-- BEGIN Passage shown --

I am here, meaning here on the blog for the summer. I've retired my presence on Facebook, Instagram, etc for a few months. Maybe forever. There are many changes coming. And I am practicing for less exposure. Undoing the addiction for attention which sometimes I don't even realize is plaguing me. I think we all have that to a certain degree but internet blows it out of proportion. Since my focus has shifted from selling stuff, everything thing else has shifted as well. Reach has taken on new meaning. I imagine it more like a thread.
This old rotting Adirondack chair has been rescued from the garden, The legs cut mostly off because they were almost gone. It has been sanded and coated with varnish. It is very close to the ground. I like sitting close to the ground. And getting in and out of it is great exercise.
I prepared 9 white squares for Sanity. My way of starting over. Which, it seems, I do a lot more than I ever realized. Perhaps the never ending quest for simpler times.
I suppose Path and Home have crossed over in my mind today.
I did do some stitching. The center panel is eco printed silk. You might find out a lot about the Eco Print process by looking into the books by India Flint. The only departure here is that I cut the plant material (in this case onion skins)into shapes because leaf prints are not my thing and everyone is doing that at this point. Right? Just trying to find my Way. I don't feel it is my place to teach this process. India is listed on my Placekeeper page under Wander and not Get Lost. I made a few jottings today. To gather my thoughts. Noting more than ever how they cross over. And Patchwork has surfaced again in more of a story form. I continue.
Ultimately I arrived here. With the Heart's Path at the center of Home. Now configured as some easy going Log Cabin arrangement. And I think I will leave the center block framed by a softer raw edge by simply making that seam inside out. Normally I might entertain doing these long seams on the machine. But I put the machine away for good. A long hand stitched seam is more like wandering than running toward a destination. So I will do a bit of that.
Notes to self:
1-The log cabin block is very much like a basket.
2-Seams might be used as personal symbols in some way.
...and considering how we use making to map quiet observation, document consciousness. Gazing is deeper than looking. It is slower I think. And more importantly, more selfless. Two things stick with me here. I like the eye form that emerged where the two circles overlapped. And again I imagine this composition without the figures, the beauty and ultimate magic of the marks left behind, engraved by how it happened. And being there. And then later when we are not. The story map with a less ownership in it. Like a once tended, now wild garden, a place prepared for anything to grow.
I used some digital cut and paste to look at my idea.
Now also liking the whisker lines, map. The sense, the difference in tilt, a mark of point of view. How they might intimately intersect with others without planning.
Although this piece has a light-hearted approach, there is something very important to me in these thoughts today. Some explanation that whispers to me about the hidden logic in creativity. How things come to be by moving through us, not by springing forth on their own. I'll talk when the words are clearer.
Hand dyed silk mandala fragment by Richard Carbin. Glennis and Richard put together a classon this technique awhile back which I signed up for. I need more practice, so it was great to have a small piece from the master mandala maker. A great component for Gazing. A little something to make it seem bigger.
(I think I last mentioned it here. But I can't keep track lately.)

-- END Passage shown --

■ Exercise requirements ■
In the blog post, what plant material was cut into shapes for the eco printed silk center panel? You won't need the entries for anything.

-- BEGIN Raw records --

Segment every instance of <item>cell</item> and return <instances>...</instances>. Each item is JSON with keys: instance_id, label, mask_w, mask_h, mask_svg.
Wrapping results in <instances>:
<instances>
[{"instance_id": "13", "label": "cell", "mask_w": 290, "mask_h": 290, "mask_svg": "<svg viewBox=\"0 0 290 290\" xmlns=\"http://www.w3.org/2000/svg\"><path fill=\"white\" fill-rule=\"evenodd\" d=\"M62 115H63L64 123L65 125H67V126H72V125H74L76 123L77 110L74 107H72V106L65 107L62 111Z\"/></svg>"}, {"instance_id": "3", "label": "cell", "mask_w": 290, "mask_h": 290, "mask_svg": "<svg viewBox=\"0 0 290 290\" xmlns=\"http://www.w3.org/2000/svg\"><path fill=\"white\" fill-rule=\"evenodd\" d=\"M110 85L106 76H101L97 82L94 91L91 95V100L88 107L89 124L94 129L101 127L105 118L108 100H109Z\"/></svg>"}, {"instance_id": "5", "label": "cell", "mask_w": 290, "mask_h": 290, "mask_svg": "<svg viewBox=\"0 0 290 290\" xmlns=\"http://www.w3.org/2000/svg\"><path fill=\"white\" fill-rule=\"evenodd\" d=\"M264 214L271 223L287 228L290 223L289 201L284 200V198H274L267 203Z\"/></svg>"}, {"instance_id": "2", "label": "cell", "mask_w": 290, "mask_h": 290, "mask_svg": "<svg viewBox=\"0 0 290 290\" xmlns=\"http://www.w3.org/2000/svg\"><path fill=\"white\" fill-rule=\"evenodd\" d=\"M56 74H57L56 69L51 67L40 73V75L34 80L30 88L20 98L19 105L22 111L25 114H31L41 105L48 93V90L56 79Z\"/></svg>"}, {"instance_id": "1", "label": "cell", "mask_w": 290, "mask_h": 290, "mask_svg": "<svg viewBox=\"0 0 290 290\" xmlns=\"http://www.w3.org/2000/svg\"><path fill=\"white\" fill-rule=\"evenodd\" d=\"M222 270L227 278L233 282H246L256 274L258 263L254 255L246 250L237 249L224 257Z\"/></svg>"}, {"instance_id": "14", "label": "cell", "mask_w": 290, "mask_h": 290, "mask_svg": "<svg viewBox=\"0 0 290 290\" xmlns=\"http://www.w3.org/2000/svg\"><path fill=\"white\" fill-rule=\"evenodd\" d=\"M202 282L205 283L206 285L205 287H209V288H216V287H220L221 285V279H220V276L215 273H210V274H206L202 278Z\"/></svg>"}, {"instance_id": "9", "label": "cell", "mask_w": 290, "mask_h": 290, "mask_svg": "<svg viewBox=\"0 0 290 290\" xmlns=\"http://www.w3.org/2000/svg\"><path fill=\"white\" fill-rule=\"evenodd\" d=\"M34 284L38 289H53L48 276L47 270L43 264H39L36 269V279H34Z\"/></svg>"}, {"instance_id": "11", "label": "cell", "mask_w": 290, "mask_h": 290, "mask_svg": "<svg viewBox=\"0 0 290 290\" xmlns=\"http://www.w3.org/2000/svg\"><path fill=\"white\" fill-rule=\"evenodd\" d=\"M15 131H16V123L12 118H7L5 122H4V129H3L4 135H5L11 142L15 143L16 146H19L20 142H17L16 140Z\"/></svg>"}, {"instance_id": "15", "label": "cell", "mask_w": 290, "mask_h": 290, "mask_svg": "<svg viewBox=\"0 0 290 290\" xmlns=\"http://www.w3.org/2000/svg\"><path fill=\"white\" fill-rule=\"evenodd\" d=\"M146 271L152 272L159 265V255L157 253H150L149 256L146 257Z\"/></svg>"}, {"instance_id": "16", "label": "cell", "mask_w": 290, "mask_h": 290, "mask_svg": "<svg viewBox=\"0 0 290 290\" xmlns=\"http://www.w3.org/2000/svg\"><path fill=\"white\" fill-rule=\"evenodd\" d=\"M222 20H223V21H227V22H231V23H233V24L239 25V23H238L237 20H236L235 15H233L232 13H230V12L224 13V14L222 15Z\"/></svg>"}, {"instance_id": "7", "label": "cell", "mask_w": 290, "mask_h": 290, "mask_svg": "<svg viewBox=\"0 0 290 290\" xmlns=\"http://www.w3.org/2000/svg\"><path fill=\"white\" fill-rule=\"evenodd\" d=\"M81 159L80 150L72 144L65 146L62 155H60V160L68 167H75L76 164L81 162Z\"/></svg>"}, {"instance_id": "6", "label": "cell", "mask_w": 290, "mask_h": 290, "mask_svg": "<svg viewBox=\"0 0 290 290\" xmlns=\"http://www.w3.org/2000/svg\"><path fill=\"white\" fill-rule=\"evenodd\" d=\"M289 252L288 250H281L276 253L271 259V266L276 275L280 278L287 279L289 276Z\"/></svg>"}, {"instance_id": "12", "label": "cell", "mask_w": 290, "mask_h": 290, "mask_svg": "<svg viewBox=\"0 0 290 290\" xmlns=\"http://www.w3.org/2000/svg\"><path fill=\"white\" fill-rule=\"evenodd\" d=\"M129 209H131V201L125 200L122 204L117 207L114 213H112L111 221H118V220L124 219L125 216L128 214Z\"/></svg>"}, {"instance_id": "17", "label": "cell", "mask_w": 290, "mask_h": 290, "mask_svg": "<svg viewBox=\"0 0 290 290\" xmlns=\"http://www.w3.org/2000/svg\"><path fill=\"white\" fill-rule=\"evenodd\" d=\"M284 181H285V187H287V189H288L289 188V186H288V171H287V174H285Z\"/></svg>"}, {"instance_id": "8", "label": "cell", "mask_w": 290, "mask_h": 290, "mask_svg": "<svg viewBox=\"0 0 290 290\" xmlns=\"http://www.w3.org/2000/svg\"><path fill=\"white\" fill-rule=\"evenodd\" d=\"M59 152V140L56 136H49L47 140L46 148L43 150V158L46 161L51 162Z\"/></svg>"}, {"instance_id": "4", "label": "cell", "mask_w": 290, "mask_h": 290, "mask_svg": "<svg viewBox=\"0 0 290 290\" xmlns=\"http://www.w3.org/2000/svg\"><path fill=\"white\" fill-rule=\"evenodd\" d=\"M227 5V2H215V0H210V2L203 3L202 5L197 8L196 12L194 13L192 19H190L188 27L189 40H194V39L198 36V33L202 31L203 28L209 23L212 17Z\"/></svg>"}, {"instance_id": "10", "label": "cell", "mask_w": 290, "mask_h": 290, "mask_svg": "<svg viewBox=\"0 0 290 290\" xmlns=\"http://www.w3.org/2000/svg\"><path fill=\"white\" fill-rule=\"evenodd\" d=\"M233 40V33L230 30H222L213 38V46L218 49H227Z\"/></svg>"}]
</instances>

-- END Raw records --
-- BEGIN Raw records --

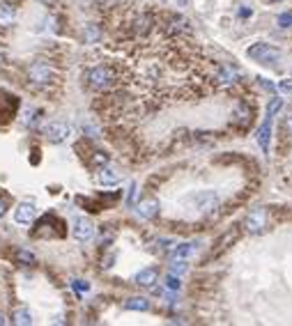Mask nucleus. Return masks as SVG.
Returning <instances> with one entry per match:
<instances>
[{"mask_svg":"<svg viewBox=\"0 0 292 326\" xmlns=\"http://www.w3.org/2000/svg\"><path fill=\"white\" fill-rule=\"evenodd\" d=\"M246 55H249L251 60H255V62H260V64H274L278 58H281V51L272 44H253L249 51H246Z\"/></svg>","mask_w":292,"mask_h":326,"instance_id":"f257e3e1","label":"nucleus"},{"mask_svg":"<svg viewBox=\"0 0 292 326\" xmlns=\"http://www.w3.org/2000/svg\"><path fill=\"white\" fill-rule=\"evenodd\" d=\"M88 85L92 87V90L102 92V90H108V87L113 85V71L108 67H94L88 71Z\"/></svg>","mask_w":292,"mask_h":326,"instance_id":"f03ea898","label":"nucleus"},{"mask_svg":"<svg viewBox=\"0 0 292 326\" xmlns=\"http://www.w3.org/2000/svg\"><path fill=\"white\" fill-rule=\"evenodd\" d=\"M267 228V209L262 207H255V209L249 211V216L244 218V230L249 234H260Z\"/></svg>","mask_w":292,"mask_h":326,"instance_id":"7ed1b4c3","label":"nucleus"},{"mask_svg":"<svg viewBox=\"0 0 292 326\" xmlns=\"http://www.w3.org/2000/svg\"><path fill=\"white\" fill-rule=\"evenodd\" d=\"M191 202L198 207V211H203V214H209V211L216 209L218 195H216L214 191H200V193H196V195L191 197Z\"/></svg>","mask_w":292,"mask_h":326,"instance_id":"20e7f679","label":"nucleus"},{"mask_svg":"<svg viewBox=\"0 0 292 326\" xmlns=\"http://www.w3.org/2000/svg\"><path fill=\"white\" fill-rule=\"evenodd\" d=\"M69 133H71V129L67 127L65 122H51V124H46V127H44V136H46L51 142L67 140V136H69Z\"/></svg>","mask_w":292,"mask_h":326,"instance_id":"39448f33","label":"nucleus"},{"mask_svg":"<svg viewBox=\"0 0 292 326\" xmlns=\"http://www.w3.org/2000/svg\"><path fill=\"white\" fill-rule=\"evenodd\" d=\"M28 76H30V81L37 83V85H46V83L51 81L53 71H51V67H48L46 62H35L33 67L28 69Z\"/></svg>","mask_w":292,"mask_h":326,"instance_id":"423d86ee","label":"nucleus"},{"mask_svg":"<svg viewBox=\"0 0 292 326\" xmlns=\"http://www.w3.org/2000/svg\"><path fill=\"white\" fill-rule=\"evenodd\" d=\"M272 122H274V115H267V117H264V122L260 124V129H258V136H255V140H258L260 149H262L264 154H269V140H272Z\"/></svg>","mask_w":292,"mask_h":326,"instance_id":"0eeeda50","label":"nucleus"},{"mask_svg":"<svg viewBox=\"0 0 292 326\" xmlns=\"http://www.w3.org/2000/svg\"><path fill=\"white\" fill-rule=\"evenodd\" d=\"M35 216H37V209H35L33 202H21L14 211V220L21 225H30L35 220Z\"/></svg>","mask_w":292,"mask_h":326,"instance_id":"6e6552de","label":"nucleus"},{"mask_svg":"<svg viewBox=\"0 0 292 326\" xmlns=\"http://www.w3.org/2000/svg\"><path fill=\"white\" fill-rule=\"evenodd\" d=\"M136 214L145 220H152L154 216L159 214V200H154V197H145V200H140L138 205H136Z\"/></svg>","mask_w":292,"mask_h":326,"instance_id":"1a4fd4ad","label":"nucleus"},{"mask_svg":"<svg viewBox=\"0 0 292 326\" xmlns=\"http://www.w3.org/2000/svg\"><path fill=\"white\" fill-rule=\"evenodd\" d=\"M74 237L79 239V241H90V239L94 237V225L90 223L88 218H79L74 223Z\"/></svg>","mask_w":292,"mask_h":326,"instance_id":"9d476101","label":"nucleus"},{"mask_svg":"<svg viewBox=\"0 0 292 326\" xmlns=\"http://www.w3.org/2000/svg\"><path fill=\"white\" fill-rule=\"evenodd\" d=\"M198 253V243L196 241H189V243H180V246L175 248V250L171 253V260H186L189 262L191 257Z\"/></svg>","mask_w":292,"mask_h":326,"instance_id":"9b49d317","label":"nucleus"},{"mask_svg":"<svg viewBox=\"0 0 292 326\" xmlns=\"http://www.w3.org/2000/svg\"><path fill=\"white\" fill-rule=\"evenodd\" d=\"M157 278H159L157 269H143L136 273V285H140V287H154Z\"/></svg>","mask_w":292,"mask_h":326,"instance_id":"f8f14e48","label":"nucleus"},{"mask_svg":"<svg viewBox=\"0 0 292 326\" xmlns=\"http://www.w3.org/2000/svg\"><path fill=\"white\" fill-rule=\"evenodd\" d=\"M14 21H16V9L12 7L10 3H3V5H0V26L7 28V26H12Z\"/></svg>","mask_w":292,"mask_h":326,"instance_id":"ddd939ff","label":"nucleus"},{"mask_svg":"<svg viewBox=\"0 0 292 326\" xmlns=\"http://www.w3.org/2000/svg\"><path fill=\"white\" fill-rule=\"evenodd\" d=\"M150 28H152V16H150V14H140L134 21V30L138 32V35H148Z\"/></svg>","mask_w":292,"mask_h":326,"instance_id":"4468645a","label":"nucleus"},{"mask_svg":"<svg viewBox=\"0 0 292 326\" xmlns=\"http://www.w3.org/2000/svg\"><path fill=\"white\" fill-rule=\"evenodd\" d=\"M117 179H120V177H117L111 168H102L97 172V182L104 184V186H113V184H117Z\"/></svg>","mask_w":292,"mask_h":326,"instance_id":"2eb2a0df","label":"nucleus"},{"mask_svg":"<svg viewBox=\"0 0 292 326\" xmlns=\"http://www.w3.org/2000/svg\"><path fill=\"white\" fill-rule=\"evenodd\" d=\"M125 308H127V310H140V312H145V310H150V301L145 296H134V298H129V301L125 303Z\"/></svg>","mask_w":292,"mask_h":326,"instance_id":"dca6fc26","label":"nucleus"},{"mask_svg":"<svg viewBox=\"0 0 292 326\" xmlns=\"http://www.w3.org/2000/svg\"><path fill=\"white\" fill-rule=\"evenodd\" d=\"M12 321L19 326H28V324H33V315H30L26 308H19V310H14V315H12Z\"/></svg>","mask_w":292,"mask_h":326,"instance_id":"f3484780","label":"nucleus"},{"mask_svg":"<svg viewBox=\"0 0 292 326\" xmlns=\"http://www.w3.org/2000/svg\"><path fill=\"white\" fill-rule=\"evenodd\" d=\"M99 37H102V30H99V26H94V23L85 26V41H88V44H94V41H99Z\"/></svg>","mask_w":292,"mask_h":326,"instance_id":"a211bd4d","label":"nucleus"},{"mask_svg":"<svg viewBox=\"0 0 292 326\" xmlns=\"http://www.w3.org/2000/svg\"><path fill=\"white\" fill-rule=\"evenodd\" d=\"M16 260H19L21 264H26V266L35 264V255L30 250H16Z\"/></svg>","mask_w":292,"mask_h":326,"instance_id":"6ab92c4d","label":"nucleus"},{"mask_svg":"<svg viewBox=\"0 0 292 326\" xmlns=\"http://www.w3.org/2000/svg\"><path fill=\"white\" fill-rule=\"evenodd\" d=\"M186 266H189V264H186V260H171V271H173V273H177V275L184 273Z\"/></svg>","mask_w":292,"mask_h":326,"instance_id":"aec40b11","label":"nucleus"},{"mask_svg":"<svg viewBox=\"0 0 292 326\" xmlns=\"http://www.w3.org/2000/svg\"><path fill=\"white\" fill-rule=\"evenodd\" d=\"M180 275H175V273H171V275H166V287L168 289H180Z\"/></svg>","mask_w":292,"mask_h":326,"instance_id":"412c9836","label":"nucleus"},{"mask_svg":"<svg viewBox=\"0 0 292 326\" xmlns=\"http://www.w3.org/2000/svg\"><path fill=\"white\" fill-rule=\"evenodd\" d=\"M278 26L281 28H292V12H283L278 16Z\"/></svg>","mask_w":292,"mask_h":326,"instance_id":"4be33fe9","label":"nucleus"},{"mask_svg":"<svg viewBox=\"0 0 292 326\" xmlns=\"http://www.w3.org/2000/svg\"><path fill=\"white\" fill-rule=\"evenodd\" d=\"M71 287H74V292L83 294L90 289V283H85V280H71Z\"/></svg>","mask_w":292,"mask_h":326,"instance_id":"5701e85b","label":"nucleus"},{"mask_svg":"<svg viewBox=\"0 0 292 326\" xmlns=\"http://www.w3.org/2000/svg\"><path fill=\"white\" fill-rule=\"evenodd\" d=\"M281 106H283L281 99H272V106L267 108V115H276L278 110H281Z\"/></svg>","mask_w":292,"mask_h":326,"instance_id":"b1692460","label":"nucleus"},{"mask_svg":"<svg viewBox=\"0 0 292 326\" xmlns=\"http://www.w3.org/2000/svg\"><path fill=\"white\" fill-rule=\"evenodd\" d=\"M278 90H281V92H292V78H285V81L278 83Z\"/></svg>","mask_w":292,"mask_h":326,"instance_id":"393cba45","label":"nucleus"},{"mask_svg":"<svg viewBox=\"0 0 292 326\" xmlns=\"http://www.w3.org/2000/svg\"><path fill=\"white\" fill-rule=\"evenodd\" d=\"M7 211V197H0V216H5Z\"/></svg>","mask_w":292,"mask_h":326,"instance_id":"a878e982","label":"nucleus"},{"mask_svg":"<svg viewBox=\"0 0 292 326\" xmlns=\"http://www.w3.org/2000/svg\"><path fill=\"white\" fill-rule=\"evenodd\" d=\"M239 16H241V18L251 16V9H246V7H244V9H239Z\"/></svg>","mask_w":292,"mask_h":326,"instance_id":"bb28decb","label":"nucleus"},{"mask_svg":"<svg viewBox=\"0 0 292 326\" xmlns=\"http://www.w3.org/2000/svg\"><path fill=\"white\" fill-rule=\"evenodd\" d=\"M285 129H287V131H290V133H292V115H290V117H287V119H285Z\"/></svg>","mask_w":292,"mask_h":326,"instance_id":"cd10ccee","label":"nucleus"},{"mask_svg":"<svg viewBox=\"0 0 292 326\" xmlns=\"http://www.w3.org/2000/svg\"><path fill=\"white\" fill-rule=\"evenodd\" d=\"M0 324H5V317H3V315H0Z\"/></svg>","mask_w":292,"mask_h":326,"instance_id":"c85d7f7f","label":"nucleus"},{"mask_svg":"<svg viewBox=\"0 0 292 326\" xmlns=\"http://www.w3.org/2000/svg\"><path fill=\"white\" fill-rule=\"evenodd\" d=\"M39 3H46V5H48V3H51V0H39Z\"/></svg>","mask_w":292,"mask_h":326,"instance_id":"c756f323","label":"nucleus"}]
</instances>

-- END Raw records --

■ Full output ■
Onion skins.